Message-Observing Sessions
We present Most, a process language with message-observing session types. Message-observing session types extend binary session types with type-level computation to specify communication protocols that vary based on messages observed on other channels. Hence, Most allows us to express global invariants about processes, rather than just local invariants, in a bottom-up, compositional way. We give Most a semantic foundation using traces with binding, a semantic approach for compositionally reasoning about traces in the presence of name generation. We use this semantics to prove type soundness and compositionality for Most processes.
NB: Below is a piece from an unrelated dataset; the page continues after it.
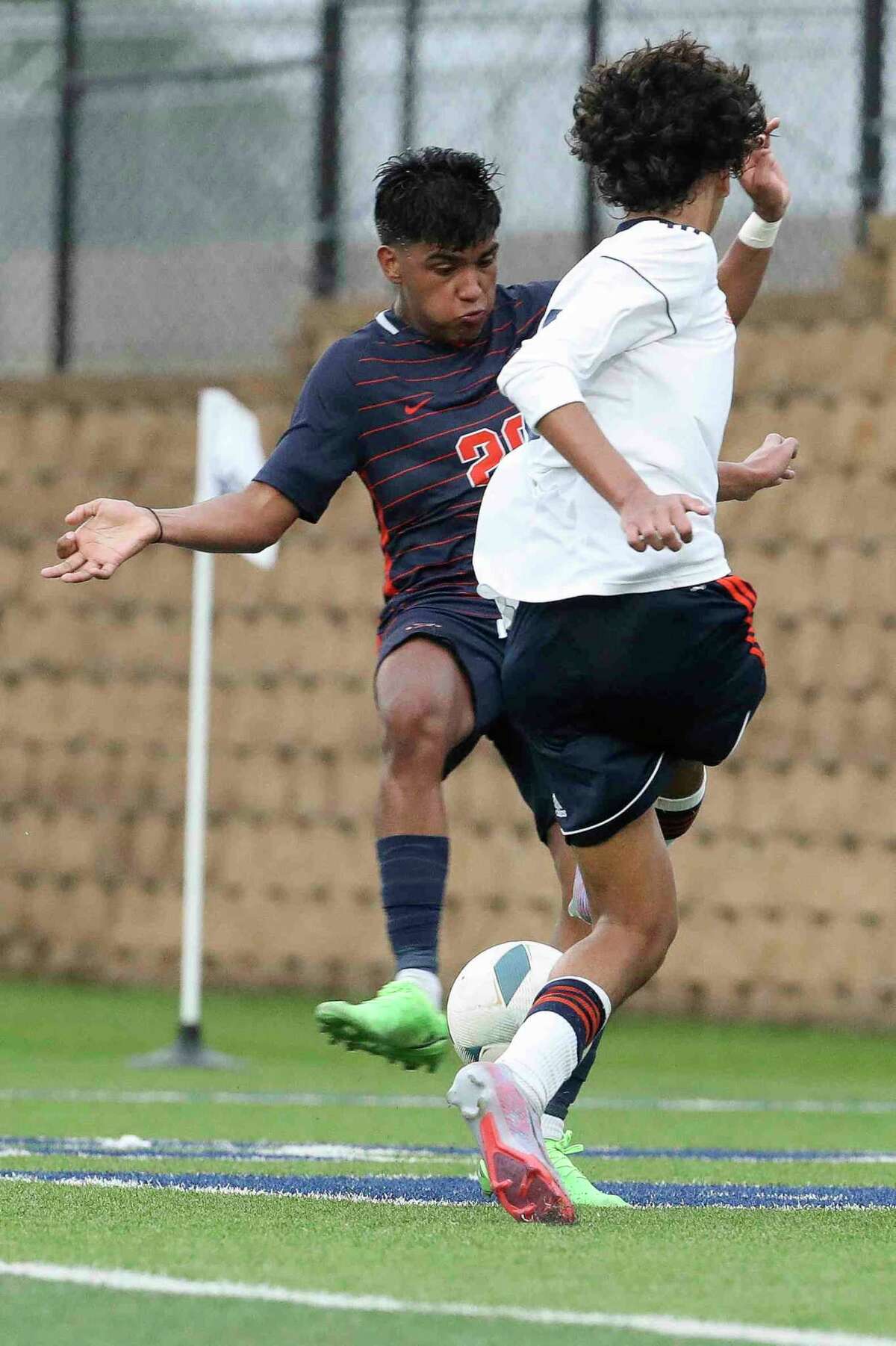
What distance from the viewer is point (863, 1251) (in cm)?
328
We see this as a significant step towards capturing message-dependencies and providing more precise guarantees about processes.
Reflective Metaprogramming for Session-Typed Processes
We introduce FuSes, a functional programming language that supports reflective metaprogramming over session-typed process calculus code. In particular, a functional layer sits on top of a session-typed process layer, and the functional layer uses the contextual box modality extended with linear channel contexts to capture open process code. FuSes not only supports code generation but also supports pattern matching over open process code.
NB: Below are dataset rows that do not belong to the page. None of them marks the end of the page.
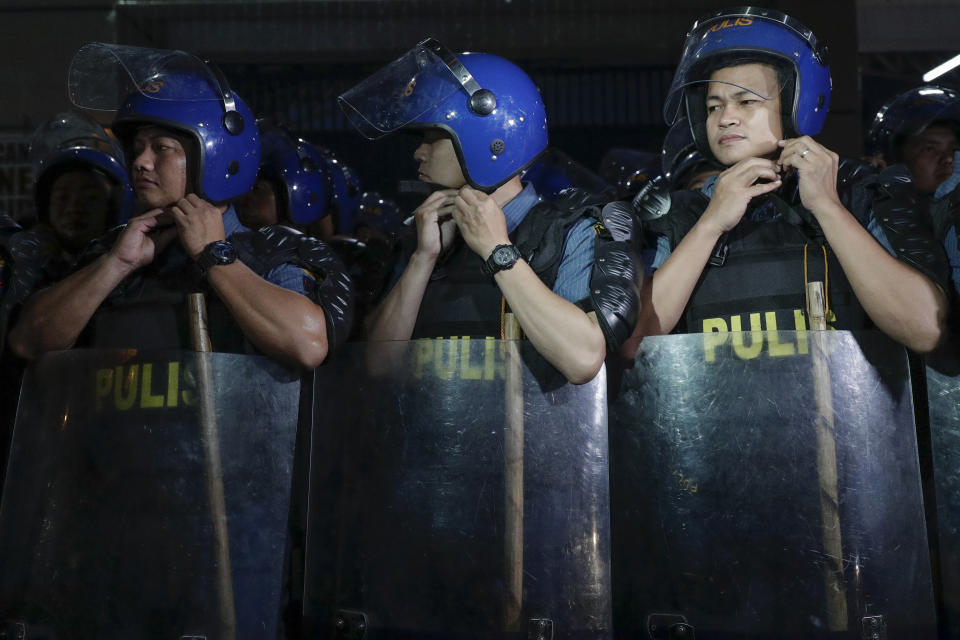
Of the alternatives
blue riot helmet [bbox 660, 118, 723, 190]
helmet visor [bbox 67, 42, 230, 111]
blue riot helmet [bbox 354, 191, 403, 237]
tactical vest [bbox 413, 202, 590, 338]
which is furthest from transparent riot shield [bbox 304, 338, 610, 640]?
blue riot helmet [bbox 354, 191, 403, 237]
Furthermore, we introduce a set of run primitives that enable processes to be executed and observed from within the functional layer. Using these constructs, we implement well-known optimizations over concurrent code such as batch optimizations and geo-load balancing in a type-safe manner. Our technical contributions include a type system for FuSes, an operational semantics, and a proof of its type safety.
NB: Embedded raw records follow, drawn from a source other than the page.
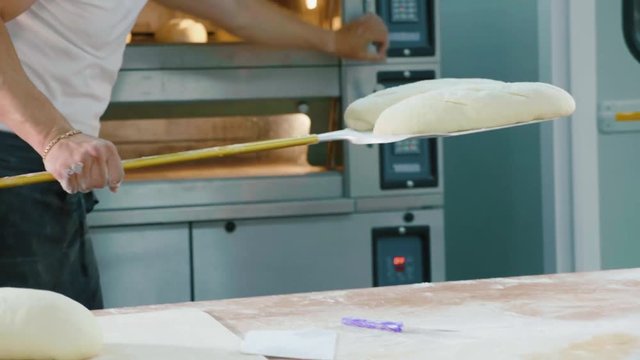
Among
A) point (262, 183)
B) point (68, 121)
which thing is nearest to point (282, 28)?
point (262, 183)

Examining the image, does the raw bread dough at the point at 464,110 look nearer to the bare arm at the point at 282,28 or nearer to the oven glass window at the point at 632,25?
the bare arm at the point at 282,28

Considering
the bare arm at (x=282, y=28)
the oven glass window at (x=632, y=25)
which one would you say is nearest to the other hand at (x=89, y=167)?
the bare arm at (x=282, y=28)

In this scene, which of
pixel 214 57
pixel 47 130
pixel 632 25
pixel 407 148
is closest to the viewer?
pixel 47 130

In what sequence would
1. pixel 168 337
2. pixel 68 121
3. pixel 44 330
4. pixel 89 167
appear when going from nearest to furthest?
1. pixel 44 330
2. pixel 168 337
3. pixel 89 167
4. pixel 68 121

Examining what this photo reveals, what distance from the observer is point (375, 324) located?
4.72 feet

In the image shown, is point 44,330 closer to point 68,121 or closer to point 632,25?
point 68,121

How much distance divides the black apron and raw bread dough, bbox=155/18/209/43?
1.04m

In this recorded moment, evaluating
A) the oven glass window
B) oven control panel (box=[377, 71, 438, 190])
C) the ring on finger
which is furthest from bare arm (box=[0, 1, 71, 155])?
the oven glass window

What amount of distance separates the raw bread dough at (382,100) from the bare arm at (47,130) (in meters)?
0.35

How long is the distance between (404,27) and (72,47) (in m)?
1.29

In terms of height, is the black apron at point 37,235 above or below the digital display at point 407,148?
below

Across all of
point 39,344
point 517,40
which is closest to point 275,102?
point 517,40

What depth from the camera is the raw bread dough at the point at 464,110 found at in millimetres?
1444

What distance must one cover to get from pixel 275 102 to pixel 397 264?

Polymorphic Metaprogramming with Resource Guarantees — An Adjoint Analysis of Metaprogramming
In this talk, I describe Elevator, a unifying polymorphic foundation for metaprogramming with resource guarantees based on adjoint modalities. Elevator distinguishes between multiple memory regions using modes where each mode has a specific set of structural properties. This allows us not only to capture linear (i.e. garbage-free) memory regions and (ordinary) intuitionistic (i.e. garbage-collected or persistent) memory re- gions, but also to capture accessibility between the memory regions using a preorder between modes. This preorder gives us the power to describe monadic and comonadic programming. As a consequence, it extends the existing logical view of metaprogramming in two directions: first, it ensures that code generation can be done efficiently by controlling resource dependency; second, it allows us to provide resource usage guarantees about the generated code (i.e. code that is for example garbage-free). I present the static and dynamic semantics of Elevator. In particular, we prove the substructurality of variable references and type safety of the language. We also establish mode safety, which guarantees that the evaluation of a term does not access a value in an inaccessible memory.
Safe and easy compile-time generative programming
In this talk we overview MacoCaml, a new design and implementation of compile-time computation for OCaml. MacoCaml features a unifying and novel combination of phase separation and quotation-based staging. We review MacoCaml’s recent developments, including a comprehensive formalism of a feature-rich macro calculus with key meta-theoretic properties, and an extension to module functors that leads to explicit phase distinction. We describe how the meta-theoretical results offer practical benefits for programmers, and conclude the talk with a few directions for future exploration.